◆ EXERCISE DETAILS ◆
The answer should contain only the lines running from the line with "order: Rodentia" to the end of the material, reproduced verbatim.

◆ RECORD SET ◆
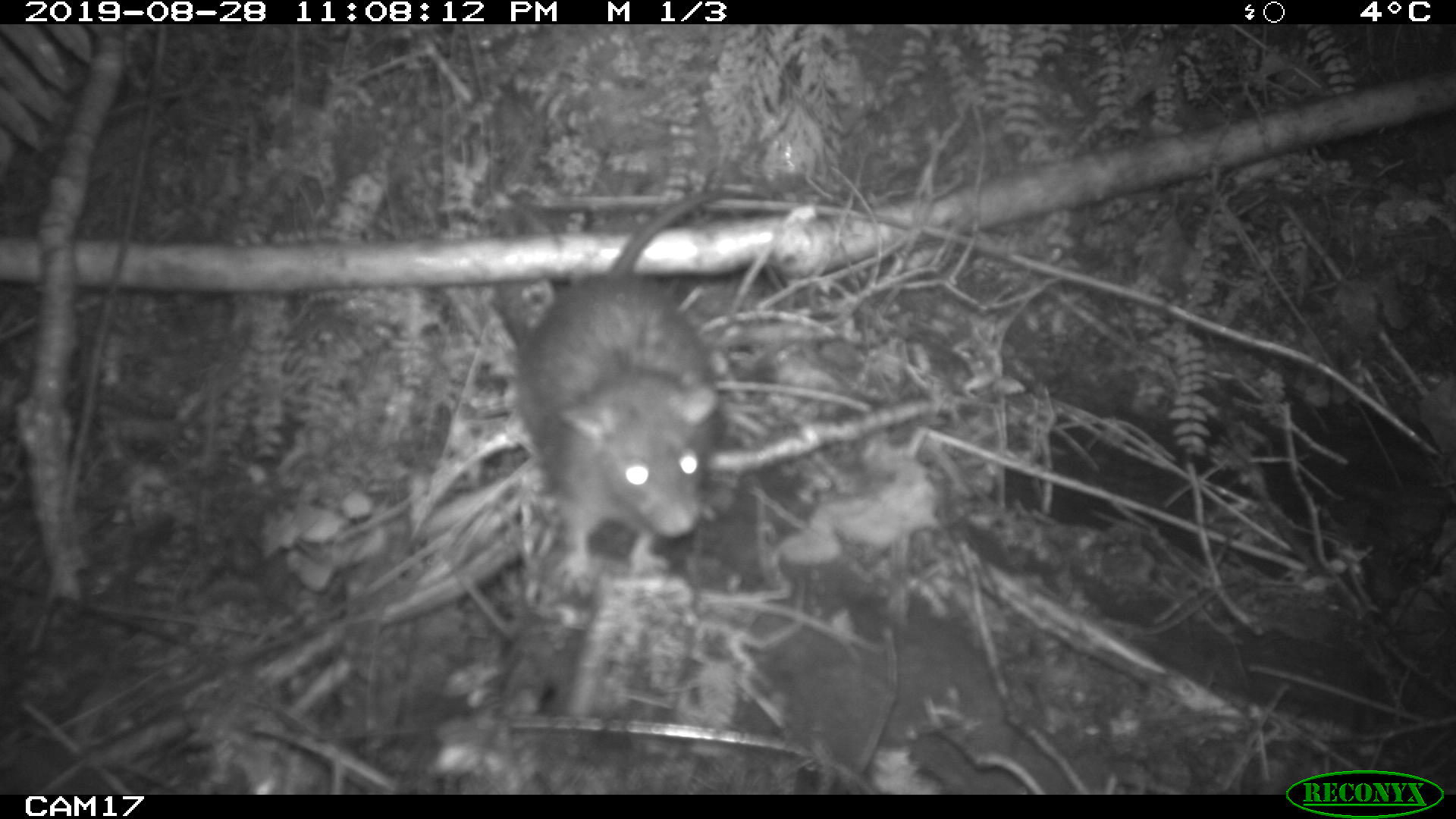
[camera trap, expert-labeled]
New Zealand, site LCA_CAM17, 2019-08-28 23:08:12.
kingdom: Animalia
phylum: Chordata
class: Mammalia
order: Rodentia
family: Muridae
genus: Rattus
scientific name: Rattus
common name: rat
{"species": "rat (Rattus)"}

◆ ANSWER BOX ◆
order: Rodentia
family: Muridae
genus: Rattus
scientific name: Rattus
common name: rat
{"species": "rat (Rattus)"}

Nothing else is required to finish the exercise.